■ APPLY WHAT YOU READ ■
**A)** Based on the passage about employers and child care, say whether each statement agrees with the passage: (i) Stafford Creek Corrections Center has 500 employees. (ii) Custody staff at the prison can bring their babies to work. (iii) Summit Pacific plans to expand its staff by at least 50%. Answer yes or no for each, and quote the passage's deciding words.
**B)** According to the passage about employers and child care, how many employees does Summit Pacific Medical Center have?
**C)** Rewrite the passage about employers and child care from "The prison must" to "collective bargaining agreement.", replacing "mandatory overtime" with "extra shifts".

■ TEXT PASSAGE ■
========================
Employers search for ways to help
The medical center in Elma and a state prison in Aberdeen, two of the largest employers in Grays Harbor County, are particularly hard hit by inadequate child care services, because so many of their staff members must do their work in person, rather than remotely.
At Aberdeen’s Stafford Creek Corrections Center, human resources consultant Rhonda Schwerdel said the high costs and low availability of child care have hurt recruitment and retention at the 500-employee facility.
This is especially true for “custody” staff. Guards and workers with similar responsibilities can’t take advantage of flexible work schedules or teleworking. Nor can they bring their babies to work. Custody jobs run on three shifts, 24 hours, every day, so those workers need child care at all hours of the day, on weekends and holidays. Schwerdel said couples who both work at the prison will choose not to work the same shift in order to get around the lack of available child care. And many Stafford Creek workers, including Schwerdel, rely on family, friends and neighbors to fill in gaps in care.
The prison must keep a certain number of custody staff on each shift to provide security and supervision. If a staff shortage develops at any point, managers call on employees to work mandatory overtime, a process governed by a collective bargaining agreement.
Not surprisingly, that wreaks havoc on carefully cobbled-together child care plans. And it can take physical and mental tolls on staff already working in a stressful environment.
Summit Pacific Medical Center’s Martin sees child care as an economic driver. The hospital plans to expand its services, and thus its staff, by at least 30% in the coming years, he said, making it critically important to increase child care capacity in the county.
The hospital already provides a flexible spending account for child care, and administrators work with staff whenever possible to restructure shifts or allow remote options. But that’s feasible for only a small number of its 375 employees.
“Summit Pacific has lost employees due to a lack of child care and has even had candidates turn down job offers” for the same reason, Martin said.
========================
■ DATA LISTING ■

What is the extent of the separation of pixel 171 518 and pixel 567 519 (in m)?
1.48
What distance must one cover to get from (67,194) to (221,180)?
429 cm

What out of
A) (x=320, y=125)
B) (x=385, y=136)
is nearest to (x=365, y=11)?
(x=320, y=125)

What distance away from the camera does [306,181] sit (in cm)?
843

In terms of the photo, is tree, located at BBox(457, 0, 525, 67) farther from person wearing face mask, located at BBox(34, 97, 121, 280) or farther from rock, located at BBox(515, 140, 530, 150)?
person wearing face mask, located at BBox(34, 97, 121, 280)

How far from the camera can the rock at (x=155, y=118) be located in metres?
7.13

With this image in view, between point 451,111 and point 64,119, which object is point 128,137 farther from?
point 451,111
========================
■ ANSWERS FOR EACH ITEM ■
**A)**
(i) Yes: "at the 500-employee facility"
(ii) No: "Nor can they bring their babies to work."
(iii) No: "by at least 30% in the coming years"

**B)** Summit Pacific Medical Center has 375 employees.

**C)**
The prison must keep a certain number of custody staff on each shift to provide security and supervision. If a staff shortage develops at any point, managers call on employees to work extra shifts, a process governed by a collective bargaining agreement.